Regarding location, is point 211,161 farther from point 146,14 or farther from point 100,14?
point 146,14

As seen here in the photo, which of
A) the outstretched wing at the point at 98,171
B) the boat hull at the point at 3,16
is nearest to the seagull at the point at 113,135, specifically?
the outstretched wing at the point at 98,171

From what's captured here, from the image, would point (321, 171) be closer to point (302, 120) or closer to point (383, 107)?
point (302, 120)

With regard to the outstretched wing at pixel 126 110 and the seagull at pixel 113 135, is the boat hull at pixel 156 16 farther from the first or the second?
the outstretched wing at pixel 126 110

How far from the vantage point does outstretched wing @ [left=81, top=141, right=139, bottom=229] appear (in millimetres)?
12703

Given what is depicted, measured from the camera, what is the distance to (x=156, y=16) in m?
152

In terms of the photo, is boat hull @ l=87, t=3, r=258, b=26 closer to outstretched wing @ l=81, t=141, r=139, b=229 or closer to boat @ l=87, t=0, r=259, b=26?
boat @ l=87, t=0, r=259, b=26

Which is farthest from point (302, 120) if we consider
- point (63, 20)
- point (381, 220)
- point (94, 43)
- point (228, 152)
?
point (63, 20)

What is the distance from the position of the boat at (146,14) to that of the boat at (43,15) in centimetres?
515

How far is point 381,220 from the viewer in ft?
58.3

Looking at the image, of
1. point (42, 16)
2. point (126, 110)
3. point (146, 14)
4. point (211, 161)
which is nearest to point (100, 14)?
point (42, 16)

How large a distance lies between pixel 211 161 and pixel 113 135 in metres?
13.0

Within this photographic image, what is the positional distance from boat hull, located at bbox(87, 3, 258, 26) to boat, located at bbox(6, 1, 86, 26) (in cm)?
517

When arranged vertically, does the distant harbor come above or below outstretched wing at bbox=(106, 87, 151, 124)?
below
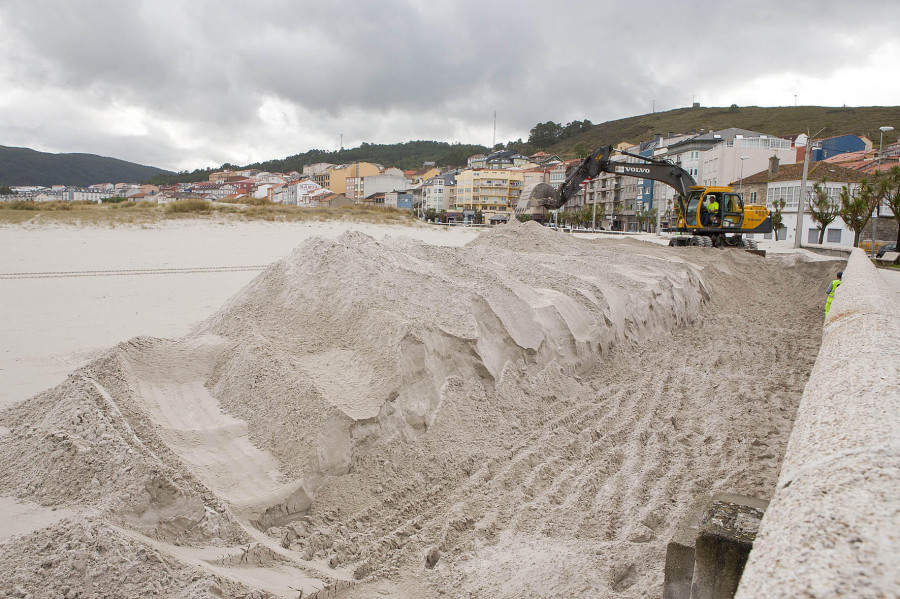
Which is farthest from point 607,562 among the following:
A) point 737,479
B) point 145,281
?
point 145,281

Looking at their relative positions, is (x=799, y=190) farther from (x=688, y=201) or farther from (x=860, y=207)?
(x=688, y=201)

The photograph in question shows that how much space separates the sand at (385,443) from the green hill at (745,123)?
95910mm

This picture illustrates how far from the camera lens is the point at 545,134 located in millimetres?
144125

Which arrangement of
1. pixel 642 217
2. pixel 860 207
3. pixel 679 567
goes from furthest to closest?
pixel 642 217 < pixel 860 207 < pixel 679 567

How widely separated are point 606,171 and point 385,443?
641 inches

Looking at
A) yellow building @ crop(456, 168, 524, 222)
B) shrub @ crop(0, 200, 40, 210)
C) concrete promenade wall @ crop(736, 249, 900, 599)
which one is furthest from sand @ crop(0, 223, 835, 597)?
yellow building @ crop(456, 168, 524, 222)

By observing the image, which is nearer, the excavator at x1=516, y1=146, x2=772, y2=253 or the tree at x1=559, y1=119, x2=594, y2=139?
the excavator at x1=516, y1=146, x2=772, y2=253

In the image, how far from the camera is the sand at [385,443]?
281 cm

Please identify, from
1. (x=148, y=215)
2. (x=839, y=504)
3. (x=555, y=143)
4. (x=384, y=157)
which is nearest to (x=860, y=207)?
(x=148, y=215)

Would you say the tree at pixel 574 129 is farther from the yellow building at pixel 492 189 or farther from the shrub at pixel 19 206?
the shrub at pixel 19 206

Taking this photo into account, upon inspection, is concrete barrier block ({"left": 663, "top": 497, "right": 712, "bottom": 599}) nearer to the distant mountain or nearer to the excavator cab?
the excavator cab

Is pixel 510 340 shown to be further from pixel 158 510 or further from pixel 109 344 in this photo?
pixel 109 344

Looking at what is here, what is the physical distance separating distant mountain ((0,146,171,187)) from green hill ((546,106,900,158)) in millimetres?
100342

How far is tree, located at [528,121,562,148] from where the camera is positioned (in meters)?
144
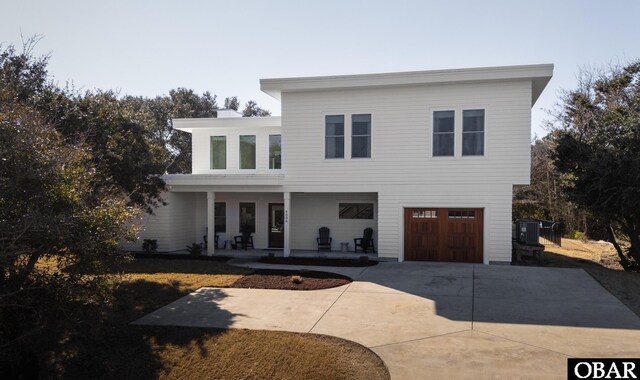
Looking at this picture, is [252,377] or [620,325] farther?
[620,325]

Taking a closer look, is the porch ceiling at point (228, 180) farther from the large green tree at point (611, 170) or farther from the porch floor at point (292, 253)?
the large green tree at point (611, 170)

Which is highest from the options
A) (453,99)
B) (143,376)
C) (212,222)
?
(453,99)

> [What this task involves] Can you retype all of the data above word for word, leaving the pictures out of your answer?

> [Written reply]
Regarding location, is point 211,161 farther from point 146,14 or farther from point 100,14?
point 146,14

As seen here in the photo, which of
A) the outstretched wing at the point at 98,171
B) the boat hull at the point at 3,16
is nearest to the seagull at the point at 113,135, specifically?
the outstretched wing at the point at 98,171

From what's captured here, from the image, would point (321, 171) be closer to point (302, 120) or closer to point (383, 107)?
point (302, 120)

With regard to the outstretched wing at pixel 126 110 and the seagull at pixel 113 135, is the boat hull at pixel 156 16 farther from the first or the second?
the outstretched wing at pixel 126 110

How far from the vantage point does outstretched wing @ [left=81, top=141, right=139, bottom=229] appear (in millimetres)?
12703

Given what is depicted, measured from the camera, what is the distance to (x=156, y=16) in m?
152

In terms of the photo, is boat hull @ l=87, t=3, r=258, b=26 closer to outstretched wing @ l=81, t=141, r=139, b=229 or closer to boat @ l=87, t=0, r=259, b=26?
boat @ l=87, t=0, r=259, b=26

Which is farthest from point (302, 120) if we consider
- point (63, 20)
- point (381, 220)
- point (94, 43)
- point (228, 152)
?
point (63, 20)

What is the distance from the position of the boat at (146,14) to that of the boat at (43,15) in centimetres?
515

How far is point 381,220 from the viewer in ft?
58.3

Looking at the image, of
1. point (42, 16)
2. point (126, 110)
3. point (146, 14)
4. point (211, 161)
which is nearest to point (100, 14)?
point (42, 16)

How large a distance lies between pixel 211 161 and pixel 113 135 in metres?
13.0

Within this photographic image, what is the positional distance from boat hull, located at bbox(87, 3, 258, 26) to boat, located at bbox(6, 1, 86, 26) (in cm)?
517

When arranged vertically, does the distant harbor come above or below outstretched wing at bbox=(106, 87, 151, 124)?
below
Which is farthest from point 607,562 among the following:
A) point 737,479
B) point 145,281
?
point 145,281

Looking at their relative positions, is (x=799, y=190) farther from (x=688, y=201) or farther from (x=860, y=207)?
(x=688, y=201)

The photograph in question shows that how much space separates the sand at (385,443) from the green hill at (745,123)?
95910mm

This picture illustrates how far from the camera lens is the point at 545,134 located in millimetres?
144125

Which arrangement of
1. pixel 642 217
2. pixel 860 207
3. pixel 679 567
goes from furthest to closest?
pixel 642 217 < pixel 860 207 < pixel 679 567

How widely separated are point 606,171 and point 385,443?
641 inches

Looking at
A) yellow building @ crop(456, 168, 524, 222)
B) shrub @ crop(0, 200, 40, 210)
C) concrete promenade wall @ crop(736, 249, 900, 599)
which one is furthest from sand @ crop(0, 223, 835, 597)?
yellow building @ crop(456, 168, 524, 222)

By observing the image, which is nearer, the excavator at x1=516, y1=146, x2=772, y2=253 or the tree at x1=559, y1=119, x2=594, y2=139?
the excavator at x1=516, y1=146, x2=772, y2=253

In the image, how far from the camera is the sand at [385,443]?
281 cm

Please identify, from
1. (x=148, y=215)
2. (x=839, y=504)
3. (x=555, y=143)
4. (x=384, y=157)
which is nearest to (x=860, y=207)?
(x=148, y=215)

Would you say the tree at pixel 574 129 is farther from the yellow building at pixel 492 189 or farther from the shrub at pixel 19 206?
the shrub at pixel 19 206

Taking this photo into account, upon inspection, is concrete barrier block ({"left": 663, "top": 497, "right": 712, "bottom": 599}) nearer to the distant mountain or nearer to the excavator cab?
the excavator cab

Is pixel 510 340 shown to be further from pixel 158 510 or further from pixel 109 344 in this photo?
pixel 109 344

Looking at what is here, what is the physical distance separating distant mountain ((0,146,171,187)) from green hill ((546,106,900,158)) in millimetres?
100342

How far is tree, located at [528,121,562,148] from where the camera is positioned (in meters)?
144
Looking at this picture, is [252,377] or [620,325] farther?
[620,325]

Taking a closer look, is the porch ceiling at point (228, 180) farther from the large green tree at point (611, 170) or farther from the porch floor at point (292, 253)?
the large green tree at point (611, 170)

Which is highest from the options
A) (453,99)
B) (143,376)
C) (212,222)
?
(453,99)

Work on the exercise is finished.